Elektromobilität-Projekte ab sofort im Internet – und das zweifach

Die Modellstadt für Elektromobilität hat jetzt einen eigenen Internetauftritt; einen speziellen nur für das Thema Elektromobilität. Und weil eine Homepage im klassischen Sinne heute nicht mehr ausreichend ist, um im Internet Präsenz zu zeigen, hat Projektmanager Sebastian Martin gleich noch eine Facebook-Seite eingerichtet. Diese wird künftig gar vorrangig gepflegt und aktualisiert.

 

Ein Internetauftritt gehört heute einfach dazu. Vor allen Dingen bei so zukunftsträchtigen Themen wie einer Modellstadt für Elektromobilität.

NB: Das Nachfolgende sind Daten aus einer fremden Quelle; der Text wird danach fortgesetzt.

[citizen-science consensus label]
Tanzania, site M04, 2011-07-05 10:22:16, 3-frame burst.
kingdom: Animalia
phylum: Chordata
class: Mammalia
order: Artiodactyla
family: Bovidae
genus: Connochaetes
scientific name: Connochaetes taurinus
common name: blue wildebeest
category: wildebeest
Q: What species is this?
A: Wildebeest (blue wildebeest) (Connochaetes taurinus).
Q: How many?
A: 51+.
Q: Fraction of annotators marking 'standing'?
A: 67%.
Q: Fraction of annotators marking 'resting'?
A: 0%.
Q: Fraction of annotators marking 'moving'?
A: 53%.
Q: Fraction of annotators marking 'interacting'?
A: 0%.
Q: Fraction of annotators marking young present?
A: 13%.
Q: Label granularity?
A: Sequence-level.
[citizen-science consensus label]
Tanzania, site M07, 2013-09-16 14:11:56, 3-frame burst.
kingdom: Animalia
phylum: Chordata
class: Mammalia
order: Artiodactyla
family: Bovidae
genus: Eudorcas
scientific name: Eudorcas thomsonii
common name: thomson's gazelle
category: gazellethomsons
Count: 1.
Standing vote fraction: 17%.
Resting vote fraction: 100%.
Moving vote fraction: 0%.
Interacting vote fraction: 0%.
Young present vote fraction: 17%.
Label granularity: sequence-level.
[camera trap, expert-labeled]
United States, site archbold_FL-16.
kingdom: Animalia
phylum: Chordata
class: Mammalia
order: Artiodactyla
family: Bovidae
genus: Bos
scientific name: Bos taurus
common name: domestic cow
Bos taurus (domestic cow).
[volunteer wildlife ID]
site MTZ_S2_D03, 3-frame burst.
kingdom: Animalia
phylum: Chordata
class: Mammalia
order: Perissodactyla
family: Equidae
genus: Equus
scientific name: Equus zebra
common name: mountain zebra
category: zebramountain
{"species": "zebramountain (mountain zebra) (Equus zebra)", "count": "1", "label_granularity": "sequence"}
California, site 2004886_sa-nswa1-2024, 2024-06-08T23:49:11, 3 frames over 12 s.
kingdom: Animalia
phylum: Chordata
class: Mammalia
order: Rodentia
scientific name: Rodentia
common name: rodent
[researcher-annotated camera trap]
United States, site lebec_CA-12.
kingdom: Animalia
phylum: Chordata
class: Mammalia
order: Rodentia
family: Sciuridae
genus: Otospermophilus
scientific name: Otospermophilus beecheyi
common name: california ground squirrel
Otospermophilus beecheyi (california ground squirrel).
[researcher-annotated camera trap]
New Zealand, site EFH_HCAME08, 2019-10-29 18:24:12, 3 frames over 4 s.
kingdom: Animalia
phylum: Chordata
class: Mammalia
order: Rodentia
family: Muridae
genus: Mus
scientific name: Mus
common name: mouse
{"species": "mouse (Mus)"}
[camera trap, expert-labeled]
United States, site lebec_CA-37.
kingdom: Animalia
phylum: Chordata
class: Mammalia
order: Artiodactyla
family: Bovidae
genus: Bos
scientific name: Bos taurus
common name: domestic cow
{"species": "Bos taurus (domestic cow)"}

Sebastian Martin hat sich mit der Werbeagentur evoworkx media in den vergangenen Wochen an den Computer gesetzt und Seite für Seite gestaltet. Seit einigen Tagen ist die Modellstadt nun gleich zweifach online. Zum einen hat evoworkx-Geschäftsführer Alexander Streck eine umfangreiche Homepage unter der Adresse www.m-e-nes.de programmiert, die alles bietet, was der Internetnutzer an Informationen rund um das Thema Elektromobilität braucht. Warum ist Bad Neustadt Modellstadt? Wer ist der Projektmanager? Was tut der Förderverein M-E-NES? Wie funktioniert ein Elektroauto? Wann kommt das Technologietransferzentrum? Alles Fragen, die Sebastian Martin via Homepage beantworten kann. Soll die Kommunikation jedoch im Dialog verlaufen, wechselt Martin zu Facebook. Dort will er direkt und so schnell wie möglich Anfragen beantworten und, wenn es sein muss, auch mit interessierten Nutzern im Chat kommunizieren. In einem ersten Facebook-Video beantwortet Sebastian Martin schon mal häufig gestellte Fragen.

 

„Wir müssen mehr hin zum Bürger und nicht nur für die Fachwelt da sein“, sagte Sebastian Martin bei der Vorstellung der Internetseiten im Rathaus. Die Seiten sind nach Auskunft des Projektmanagers noch gar nicht fertig. „Die müssen weiter wachsen“, so der Projektmanager. Auch ein Umfrage-Modul wurde in die Seite integriert. Bürgermeister Bruno Altrichter zeigte sich angetan vom Modellstadt-Internetauftritt.

 

Dass eine regere Kommunikation der Modellstadt nach außen sinnvoll und notwendig ist, machte Klaus Saar an einem Beispiel deutlich. Saar, Beisitzer im Förderverein und bei M-E-NES Ansprechpartner in Sachen Bildung, regte an, dem Thema Schulen und Bildung einen höheren und zentraleren Stellenwert auf der Homepage einzuräumen. Schließlich, so der frühere Leiter der Jakob-Preh-Berufsschule, hat kürzlich eine Nürnberger Berufsschule das Angebot einer Arbeitsgemeinschaft Elektromobilität für die Schüler als angeblich erste Schule in Bayern realisiert. In Bad Neustadt, so Saar, gibt es eine solche AG seit zwei Jahren schon. Das haben wohl die Nürnberger Kollegen noch nicht mitbekommen.